## EXERCISE DESCRIPTION:
Quote the data verbatim from the line containing "Studying the photograph, is" through the end of the data, including both ends.

## GIVEN ENTRIES:
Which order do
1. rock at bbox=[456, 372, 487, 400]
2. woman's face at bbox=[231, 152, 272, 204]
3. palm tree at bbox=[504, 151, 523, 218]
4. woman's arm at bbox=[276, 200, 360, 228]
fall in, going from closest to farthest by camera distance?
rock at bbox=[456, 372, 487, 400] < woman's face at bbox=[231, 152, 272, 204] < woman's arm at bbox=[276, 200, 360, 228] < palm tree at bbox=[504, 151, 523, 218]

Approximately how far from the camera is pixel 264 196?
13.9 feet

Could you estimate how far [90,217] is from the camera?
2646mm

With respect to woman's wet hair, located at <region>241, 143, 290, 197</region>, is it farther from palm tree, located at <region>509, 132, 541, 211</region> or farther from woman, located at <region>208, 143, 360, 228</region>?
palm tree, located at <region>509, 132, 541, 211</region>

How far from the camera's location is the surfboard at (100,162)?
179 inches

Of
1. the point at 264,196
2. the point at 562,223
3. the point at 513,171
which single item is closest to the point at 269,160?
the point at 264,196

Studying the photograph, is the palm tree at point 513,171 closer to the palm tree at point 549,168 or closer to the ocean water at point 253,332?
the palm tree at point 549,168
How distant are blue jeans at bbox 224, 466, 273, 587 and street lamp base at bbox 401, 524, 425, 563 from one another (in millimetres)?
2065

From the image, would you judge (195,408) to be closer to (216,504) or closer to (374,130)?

## EXPECTED ANSWER:
Studying the photograph, is the palm tree at point 513,171 closer to the palm tree at point 549,168 or closer to the ocean water at point 253,332?
the palm tree at point 549,168
How distant are blue jeans at bbox 224, 466, 273, 587 and street lamp base at bbox 401, 524, 425, 563 from one another (in millimetres)?
2065

From the image, would you judge (195,408) to be closer to (216,504) or closer to (374,130)?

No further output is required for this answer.